Each entry needs to be reproduced exactly as it is.
Dataset entries: Begin
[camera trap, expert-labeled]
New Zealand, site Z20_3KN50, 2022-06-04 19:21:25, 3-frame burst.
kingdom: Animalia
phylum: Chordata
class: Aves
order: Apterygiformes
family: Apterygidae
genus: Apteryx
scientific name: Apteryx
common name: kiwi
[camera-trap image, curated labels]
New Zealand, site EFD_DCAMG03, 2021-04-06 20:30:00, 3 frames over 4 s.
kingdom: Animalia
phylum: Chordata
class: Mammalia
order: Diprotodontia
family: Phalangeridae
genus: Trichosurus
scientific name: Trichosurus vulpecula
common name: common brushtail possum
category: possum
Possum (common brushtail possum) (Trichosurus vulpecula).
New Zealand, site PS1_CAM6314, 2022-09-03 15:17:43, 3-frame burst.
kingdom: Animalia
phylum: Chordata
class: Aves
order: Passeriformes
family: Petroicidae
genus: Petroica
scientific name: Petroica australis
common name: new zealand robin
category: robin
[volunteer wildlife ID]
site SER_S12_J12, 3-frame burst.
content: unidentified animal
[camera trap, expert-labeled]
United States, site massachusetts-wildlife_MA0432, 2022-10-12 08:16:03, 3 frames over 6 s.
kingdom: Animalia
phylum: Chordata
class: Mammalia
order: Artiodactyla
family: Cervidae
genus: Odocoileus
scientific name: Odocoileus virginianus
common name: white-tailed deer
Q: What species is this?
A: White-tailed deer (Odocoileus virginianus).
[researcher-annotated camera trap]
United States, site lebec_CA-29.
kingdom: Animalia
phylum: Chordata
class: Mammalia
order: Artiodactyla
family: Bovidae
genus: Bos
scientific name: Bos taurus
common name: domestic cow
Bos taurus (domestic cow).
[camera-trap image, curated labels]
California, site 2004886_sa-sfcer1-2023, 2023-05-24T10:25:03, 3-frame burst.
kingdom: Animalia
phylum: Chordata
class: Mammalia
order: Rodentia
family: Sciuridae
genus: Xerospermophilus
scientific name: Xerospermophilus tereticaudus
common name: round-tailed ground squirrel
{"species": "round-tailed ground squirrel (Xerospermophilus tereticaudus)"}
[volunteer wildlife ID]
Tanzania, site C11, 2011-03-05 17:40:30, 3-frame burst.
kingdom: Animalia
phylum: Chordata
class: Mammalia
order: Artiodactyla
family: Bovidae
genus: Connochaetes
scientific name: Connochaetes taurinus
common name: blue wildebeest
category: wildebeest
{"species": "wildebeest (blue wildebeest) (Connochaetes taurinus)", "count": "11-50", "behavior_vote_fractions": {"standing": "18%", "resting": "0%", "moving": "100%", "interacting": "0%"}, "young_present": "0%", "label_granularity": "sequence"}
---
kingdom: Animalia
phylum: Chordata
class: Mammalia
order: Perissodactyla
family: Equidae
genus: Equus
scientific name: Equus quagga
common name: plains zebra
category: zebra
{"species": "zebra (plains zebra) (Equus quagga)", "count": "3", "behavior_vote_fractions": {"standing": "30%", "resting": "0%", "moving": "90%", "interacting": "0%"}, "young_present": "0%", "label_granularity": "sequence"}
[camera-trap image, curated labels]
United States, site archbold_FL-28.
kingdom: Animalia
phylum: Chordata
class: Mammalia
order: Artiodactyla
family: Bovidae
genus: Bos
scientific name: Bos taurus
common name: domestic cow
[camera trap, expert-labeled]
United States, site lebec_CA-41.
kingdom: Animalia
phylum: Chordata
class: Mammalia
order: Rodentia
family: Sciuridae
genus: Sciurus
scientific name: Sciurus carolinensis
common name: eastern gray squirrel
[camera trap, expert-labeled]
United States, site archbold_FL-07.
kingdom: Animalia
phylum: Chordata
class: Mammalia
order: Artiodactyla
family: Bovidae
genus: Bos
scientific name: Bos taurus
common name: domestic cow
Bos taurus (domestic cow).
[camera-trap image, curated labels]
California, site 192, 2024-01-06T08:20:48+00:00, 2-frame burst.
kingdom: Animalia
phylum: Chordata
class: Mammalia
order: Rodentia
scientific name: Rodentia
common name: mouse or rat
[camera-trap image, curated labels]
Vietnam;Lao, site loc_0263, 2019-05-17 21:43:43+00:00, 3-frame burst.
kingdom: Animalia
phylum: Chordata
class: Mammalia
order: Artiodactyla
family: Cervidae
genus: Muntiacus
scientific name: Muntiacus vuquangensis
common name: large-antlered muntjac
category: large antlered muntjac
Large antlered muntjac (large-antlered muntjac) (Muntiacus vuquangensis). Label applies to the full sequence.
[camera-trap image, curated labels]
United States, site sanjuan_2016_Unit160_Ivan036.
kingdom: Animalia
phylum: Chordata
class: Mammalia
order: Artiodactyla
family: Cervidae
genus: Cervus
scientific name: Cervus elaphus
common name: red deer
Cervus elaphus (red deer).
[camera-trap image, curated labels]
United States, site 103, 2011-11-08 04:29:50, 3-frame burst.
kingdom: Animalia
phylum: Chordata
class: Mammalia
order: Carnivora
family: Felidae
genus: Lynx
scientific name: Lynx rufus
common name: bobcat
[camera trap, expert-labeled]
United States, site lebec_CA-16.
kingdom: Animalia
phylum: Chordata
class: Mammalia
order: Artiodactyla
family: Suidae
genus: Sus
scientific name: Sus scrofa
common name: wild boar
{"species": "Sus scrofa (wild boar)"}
Dataset entries: End
Output:
[camera trap, expert-labeled]
New Zealand, site Z20_3KN50, 2022-06-04 19:21:25, 3-frame burst.
kingdom: Animalia
phylum: Chordata
class: Aves
order: Apterygiformes
family: Apterygidae
genus: Apteryx
scientific name: Apteryx
common name: kiwi
[camera-trap image, curated labels]
New Zealand, site EFD_DCAMG03, 2021-04-06 20:30:00, 3 frames over 4 s.
kingdom: Animalia
phylum: Chordata
class: Mammalia
order: Diprotodontia
family: Phalangeridae
genus: Trichosurus
scientific name: Trichosurus vulpecula
common name: common brushtail possum
category: possum
Possum (common brushtail possum) (Trichosurus vulpecula).
New Zealand, site PS1_CAM6314, 2022-09-03 15:17:43, 3-frame burst.
kingdom: Animalia
phylum: Chordata
class: Aves
order: Passeriformes
family: Petroicidae
genus: Petroica
scientific name: Petroica australis
common name: new zealand robin
category: robin
[volunteer wildlife ID]
site SER_S12_J12, 3-frame burst.
content: unidentified animal
[camera trap, expert-labeled]
United States, site massachusetts-wildlife_MA0432, 2022-10-12 08:16:03, 3 frames over 6 s.
kingdom: Animalia
phylum: Chordata
class: Mammalia
order: Artiodactyla
family: Cervidae
genus: Odocoileus
scientific name: Odocoileus virginianus
common name: white-tailed deer
Q: What species is this?
A: White-tailed deer (Odocoileus virginianus).
[researcher-annotated camera trap]
United States, site lebec_CA-29.
kingdom: Animalia
phylum: Chordata
class: Mammalia
order: Artiodactyla
family: Bovidae
genus: Bos
scientific name: Bos taurus
common name: domestic cow
Bos taurus (domestic cow).
[camera-trap image, curated labels]
California, site 2004886_sa-sfcer1-2023, 2023-05-24T10:25:03, 3-frame burst.
kingdom: Animalia
phylum: Chordata
class: Mammalia
order: Rodentia
family: Sciuridae
genus: Xerospermophilus
scientific name: Xerospermophilus tereticaudus
common name: round-tailed ground squirrel
{"species": "round-tailed ground squirrel (Xerospermophilus tereticaudus)"}
[volunteer wildlife ID]
Tanzania, site C11, 2011-03-05 17:40:30, 3-frame burst.
kingdom: Animalia
phylum: Chordata
class: Mammalia
order: Artiodactyla
family: Bovidae
genus: Connochaetes
scientific name: Connochaetes taurinus
common name: blue wildebeest
category: wildebeest
{"species": "wildebeest (blue wildebeest) (Connochaetes taurinus)", "count": "11-50", "behavior_vote_fractions": {"standing": "18%", "resting": "0%", "moving": "100%", "interacting": "0%"}, "young_present": "0%", "label_granularity": "sequence"}
---
kingdom: Animalia
phylum: Chordata
class: Mammalia
order: Perissodactyla
family: Equidae
genus: Equus
scientific name: Equus quagga
common name: plains zebra
category: zebra
{"species": "zebra (plains zebra) (Equus quagga)", "count": "3", "behavior_vote_fractions": {"standing": "30%", "resting": "0%", "moving": "90%", "interacting": "0%"}, "young_present": "0%", "label_granularity": "sequence"}
[camera-trap image, curated labels]
United States, site archbold_FL-28.
kingdom: Animalia
phylum: Chordata
class: Mammalia
order: Artiodactyla
family: Bovidae
genus: Bos
scientific name: Bos taurus
common name: domestic cow
[camera trap, expert-labeled]
United States, site lebec_CA-41.
kingdom: Animalia
phylum: Chordata
class: Mammalia
order: Rodentia
family: Sciuridae
genus: Sciurus
scientific name: Sciurus carolinensis
common name: eastern gray squirrel
[camera trap, expert-labeled]
United States, site archbold_FL-07.
kingdom: Animalia
phylum: Chordata
class: Mammalia
order: Artiodactyla
family: Bovidae
genus: Bos
scientific name: Bos taurus
common name: domestic cow
Bos taurus (domestic cow).
[camera-trap image, curated labels]
California, site 192, 2024-01-06T08:20:48+00:00, 2-frame burst.
kingdom: Animalia
phylum: Chordata
class: Mammalia
order: Rodentia
scientific name: Rodentia
common name: mouse or rat
[camera-trap image, curated labels]
Vietnam;Lao, site loc_0263, 2019-05-17 21:43:43+00:00, 3-frame burst.
kingdom: Animalia
phylum: Chordata
class: Mammalia
order: Artiodactyla
family: Cervidae
genus: Muntiacus
scientific name: Muntiacus vuquangensis
common name: large-antlered muntjac
category: large antlered muntjac
Large antlered muntjac (large-antlered muntjac) (Muntiacus vuquangensis). Label applies to the full sequence.
[camera-trap image, curated labels]
United States, site sanjuan_2016_Unit160_Ivan036.
kingdom: Animalia
phylum: Chordata
class: Mammalia
order: Artiodactyla
family: Cervidae
genus: Cervus
scientific name: Cervus elaphus
common name: red deer
Cervus elaphus (red deer).
[camera-trap image, curated labels]
United States, site 103, 2011-11-08 04:29:50, 3-frame burst.
kingdom: Animalia
phylum: Chordata
class: Mammalia
order: Carnivora
family: Felidae
genus: Lynx
scientific name: Lynx rufus
common name: bobcat
[camera trap, expert-labeled]
United States, site lebec_CA-16.
kingdom: Animalia
phylum: Chordata
class: Mammalia
order: Artiodactyla
family: Suidae
genus: Sus
scientific name: Sus scrofa
common name: wild boar
{"species": "Sus scrofa (wild boar)"}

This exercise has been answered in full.